Introduction: Neonates undergoing surgery for congenital heart disease are vulnerable to adverse events. Conventional quality improvement processes centring on mortality and significant morbidity leave a gap in the identification of systematic processes that, though not directly linked to an error, may still contribute to adverse outcomes. Implementation of a multidisciplinary "flight path" process for surgical patients may be used to identify modifiable threats and errors and generate action items, which may lead to quality improvement.
Methods: A retrospective review of our neonatal "flight path" initiative was performed. Within 72 hours of a cardiac surgery, a meeting of the multidisciplinary patient care team occurs. A "flight path" is generated, graphically illustrating the patient's hospital course. Threats, errors, or unintended consequences are identified. Action items are generated, and a working group is formed to address the items. A patient's flight path is updated weekly until discharge. The errors and action items are logged into a database, which is analysed quarterly to identify trends.

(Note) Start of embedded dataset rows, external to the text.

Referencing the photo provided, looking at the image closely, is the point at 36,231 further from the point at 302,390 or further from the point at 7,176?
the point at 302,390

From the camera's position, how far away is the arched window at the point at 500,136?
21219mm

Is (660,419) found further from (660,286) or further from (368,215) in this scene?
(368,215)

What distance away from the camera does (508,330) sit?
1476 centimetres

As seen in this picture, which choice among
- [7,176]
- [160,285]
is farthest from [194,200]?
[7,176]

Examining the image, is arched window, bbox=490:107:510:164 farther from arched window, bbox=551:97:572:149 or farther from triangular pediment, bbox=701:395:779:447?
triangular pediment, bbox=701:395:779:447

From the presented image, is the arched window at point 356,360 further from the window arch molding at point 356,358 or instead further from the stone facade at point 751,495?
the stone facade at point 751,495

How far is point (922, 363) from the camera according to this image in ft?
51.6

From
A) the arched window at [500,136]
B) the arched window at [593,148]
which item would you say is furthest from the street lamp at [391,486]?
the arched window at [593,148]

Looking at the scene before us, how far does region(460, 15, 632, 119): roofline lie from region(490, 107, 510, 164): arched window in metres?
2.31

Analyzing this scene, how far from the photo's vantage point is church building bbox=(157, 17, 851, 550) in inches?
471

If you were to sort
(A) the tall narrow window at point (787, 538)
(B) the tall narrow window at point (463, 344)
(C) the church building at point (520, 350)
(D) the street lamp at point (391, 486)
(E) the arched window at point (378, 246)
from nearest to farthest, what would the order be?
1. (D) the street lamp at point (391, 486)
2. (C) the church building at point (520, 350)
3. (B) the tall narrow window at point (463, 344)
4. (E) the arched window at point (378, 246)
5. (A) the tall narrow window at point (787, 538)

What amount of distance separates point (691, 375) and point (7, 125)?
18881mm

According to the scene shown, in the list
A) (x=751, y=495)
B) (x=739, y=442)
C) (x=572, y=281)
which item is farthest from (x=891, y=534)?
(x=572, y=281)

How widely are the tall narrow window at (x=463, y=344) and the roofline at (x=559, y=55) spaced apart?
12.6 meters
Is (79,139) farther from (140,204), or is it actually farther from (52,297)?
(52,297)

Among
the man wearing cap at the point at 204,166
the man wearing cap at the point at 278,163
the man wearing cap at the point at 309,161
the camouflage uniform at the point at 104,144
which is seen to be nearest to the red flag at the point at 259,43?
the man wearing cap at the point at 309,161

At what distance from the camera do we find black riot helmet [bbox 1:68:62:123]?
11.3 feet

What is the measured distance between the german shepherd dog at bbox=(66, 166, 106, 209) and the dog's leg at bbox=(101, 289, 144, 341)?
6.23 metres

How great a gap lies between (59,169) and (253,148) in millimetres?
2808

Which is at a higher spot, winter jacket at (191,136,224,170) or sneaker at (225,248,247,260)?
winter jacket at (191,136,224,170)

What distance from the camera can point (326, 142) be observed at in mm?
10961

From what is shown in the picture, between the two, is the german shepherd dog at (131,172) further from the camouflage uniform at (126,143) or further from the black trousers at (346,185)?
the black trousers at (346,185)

Results: Thirty one patients underwent flight path review over a 1-year period; 22.5% (N = 7) of patients had an error-free "flight." Eleven action items were generated - four from identified errors and seven from identified threats. Nine action items were completed.
Conclusions: Flight path reviews of congenital cardiac patients can be generated with few resources and aid in the detection of quality improvement opportunities. The regular multidisciplinary meetings that occur as a part of the flight path review process can promote inter-professional teamwork.